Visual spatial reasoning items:
■ ■ ■ ■ ■ ■ ■
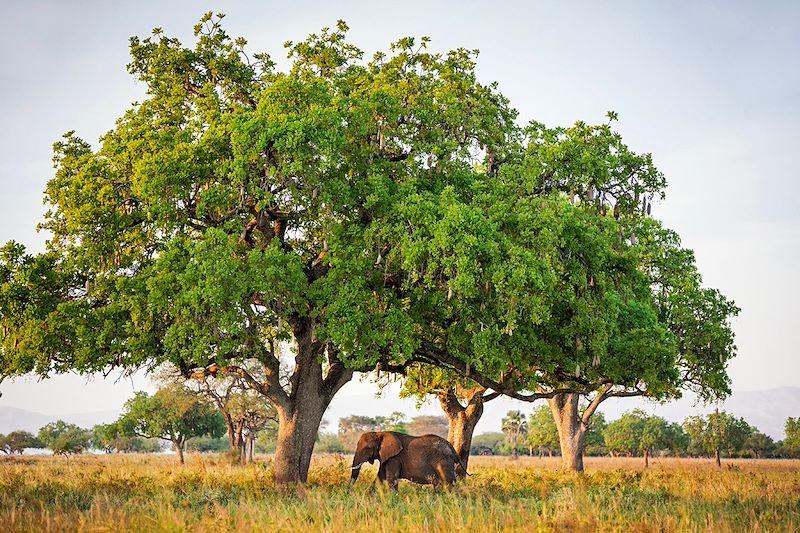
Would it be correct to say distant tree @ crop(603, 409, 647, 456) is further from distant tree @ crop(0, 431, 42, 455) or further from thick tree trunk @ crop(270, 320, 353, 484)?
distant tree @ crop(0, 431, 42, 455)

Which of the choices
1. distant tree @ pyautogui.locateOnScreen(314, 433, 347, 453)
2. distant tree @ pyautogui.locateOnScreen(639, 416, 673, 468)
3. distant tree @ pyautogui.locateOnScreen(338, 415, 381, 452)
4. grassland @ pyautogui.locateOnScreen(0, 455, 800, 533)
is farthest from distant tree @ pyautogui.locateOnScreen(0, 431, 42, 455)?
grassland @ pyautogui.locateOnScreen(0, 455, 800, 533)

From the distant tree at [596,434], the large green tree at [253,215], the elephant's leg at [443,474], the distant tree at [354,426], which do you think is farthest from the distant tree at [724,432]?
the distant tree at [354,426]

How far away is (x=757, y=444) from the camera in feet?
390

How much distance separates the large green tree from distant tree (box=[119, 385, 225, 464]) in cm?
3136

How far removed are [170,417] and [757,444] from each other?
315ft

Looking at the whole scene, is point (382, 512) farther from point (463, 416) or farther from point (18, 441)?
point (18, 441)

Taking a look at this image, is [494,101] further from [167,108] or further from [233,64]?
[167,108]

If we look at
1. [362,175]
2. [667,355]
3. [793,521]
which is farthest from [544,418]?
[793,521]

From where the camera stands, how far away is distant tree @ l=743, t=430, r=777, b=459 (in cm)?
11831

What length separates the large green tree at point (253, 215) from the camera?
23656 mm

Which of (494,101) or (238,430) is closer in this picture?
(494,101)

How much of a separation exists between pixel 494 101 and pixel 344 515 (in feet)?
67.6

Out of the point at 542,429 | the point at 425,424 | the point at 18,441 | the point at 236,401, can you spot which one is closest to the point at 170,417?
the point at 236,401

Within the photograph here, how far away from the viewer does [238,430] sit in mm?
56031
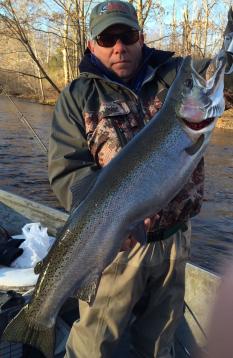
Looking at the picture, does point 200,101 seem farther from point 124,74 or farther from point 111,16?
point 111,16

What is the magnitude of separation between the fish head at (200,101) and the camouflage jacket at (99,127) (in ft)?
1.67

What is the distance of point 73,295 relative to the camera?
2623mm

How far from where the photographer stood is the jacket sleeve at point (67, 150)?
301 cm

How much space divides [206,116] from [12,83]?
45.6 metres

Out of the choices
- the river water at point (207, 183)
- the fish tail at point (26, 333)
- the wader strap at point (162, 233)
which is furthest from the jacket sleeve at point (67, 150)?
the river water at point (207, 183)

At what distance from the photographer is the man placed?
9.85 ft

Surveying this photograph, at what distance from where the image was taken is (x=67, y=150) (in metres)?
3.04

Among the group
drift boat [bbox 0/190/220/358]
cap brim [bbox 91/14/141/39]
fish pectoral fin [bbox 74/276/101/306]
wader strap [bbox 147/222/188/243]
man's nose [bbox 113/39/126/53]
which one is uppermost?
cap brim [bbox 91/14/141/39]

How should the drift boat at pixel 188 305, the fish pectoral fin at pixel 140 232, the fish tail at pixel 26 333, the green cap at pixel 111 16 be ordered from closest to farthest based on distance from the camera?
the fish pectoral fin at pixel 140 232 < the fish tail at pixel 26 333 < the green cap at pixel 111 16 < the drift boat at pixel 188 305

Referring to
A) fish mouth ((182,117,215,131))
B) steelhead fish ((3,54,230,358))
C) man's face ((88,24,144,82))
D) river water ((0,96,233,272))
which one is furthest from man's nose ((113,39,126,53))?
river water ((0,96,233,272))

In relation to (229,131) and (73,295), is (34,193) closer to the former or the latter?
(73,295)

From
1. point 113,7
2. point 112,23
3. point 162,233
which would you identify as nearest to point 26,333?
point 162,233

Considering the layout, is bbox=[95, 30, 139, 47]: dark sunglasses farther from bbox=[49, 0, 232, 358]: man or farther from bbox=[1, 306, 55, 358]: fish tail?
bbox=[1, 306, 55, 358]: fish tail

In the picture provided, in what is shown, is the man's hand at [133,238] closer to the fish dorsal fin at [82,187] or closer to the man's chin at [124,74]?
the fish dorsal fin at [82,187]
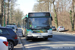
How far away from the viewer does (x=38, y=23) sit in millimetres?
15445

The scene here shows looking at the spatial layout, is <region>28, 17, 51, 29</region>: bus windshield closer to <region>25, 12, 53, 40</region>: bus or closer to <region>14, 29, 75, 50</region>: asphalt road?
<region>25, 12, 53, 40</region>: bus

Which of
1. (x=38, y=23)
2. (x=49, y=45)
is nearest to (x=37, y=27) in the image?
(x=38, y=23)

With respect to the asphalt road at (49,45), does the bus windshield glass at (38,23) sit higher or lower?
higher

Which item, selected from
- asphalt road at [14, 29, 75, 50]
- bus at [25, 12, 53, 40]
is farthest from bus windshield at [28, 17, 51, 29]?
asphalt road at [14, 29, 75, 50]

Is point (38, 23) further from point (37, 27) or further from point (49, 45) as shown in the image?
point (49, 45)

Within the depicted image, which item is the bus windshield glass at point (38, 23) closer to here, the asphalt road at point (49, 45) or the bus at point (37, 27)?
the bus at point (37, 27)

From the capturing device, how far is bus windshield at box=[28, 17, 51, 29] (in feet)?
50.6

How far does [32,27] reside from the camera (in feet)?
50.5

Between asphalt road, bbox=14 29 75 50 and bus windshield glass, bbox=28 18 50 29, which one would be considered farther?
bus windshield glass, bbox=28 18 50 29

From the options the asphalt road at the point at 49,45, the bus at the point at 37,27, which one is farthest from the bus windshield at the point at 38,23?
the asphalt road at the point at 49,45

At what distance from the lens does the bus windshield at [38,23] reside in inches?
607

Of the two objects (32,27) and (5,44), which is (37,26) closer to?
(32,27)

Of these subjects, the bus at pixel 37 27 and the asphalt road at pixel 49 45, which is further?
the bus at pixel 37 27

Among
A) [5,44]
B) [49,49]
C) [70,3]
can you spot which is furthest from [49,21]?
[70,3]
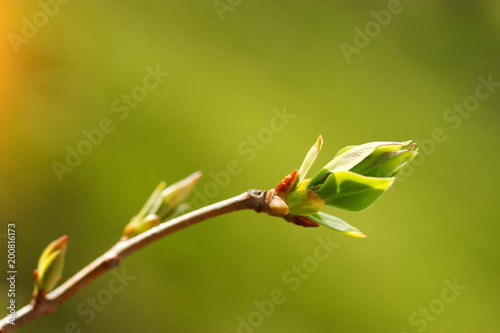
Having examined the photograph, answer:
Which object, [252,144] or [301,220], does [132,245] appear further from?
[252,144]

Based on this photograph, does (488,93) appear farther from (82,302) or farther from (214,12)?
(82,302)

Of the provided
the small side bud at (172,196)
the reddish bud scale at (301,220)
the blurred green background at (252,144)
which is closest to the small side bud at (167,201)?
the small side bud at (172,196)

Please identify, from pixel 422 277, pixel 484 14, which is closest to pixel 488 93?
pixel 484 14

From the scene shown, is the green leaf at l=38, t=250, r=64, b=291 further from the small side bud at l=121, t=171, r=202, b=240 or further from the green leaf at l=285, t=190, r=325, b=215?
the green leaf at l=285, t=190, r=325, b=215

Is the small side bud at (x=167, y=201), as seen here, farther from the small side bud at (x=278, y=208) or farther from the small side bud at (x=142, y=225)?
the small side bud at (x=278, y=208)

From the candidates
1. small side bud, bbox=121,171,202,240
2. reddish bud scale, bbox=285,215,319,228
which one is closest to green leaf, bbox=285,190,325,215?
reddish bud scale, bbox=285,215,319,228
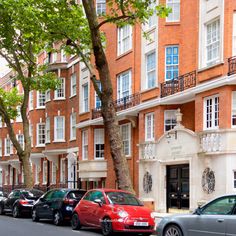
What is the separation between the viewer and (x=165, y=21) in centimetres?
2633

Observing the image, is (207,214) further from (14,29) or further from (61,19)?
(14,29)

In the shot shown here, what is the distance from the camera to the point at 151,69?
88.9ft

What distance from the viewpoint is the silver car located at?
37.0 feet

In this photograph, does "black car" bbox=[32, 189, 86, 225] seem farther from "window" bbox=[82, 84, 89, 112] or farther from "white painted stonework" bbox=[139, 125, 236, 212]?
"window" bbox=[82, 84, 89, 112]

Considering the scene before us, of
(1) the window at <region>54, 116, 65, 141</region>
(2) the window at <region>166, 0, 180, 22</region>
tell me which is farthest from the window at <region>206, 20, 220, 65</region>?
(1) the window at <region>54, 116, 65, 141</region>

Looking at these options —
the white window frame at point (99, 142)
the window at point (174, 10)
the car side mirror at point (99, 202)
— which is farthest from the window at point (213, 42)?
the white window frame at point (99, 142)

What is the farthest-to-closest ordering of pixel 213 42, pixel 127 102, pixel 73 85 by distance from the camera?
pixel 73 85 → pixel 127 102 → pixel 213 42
■ ■ ■ ■ ■ ■ ■
### Short task
How many lines in the rows above contain the word "away"? Reply with the number only.

### Written reply
4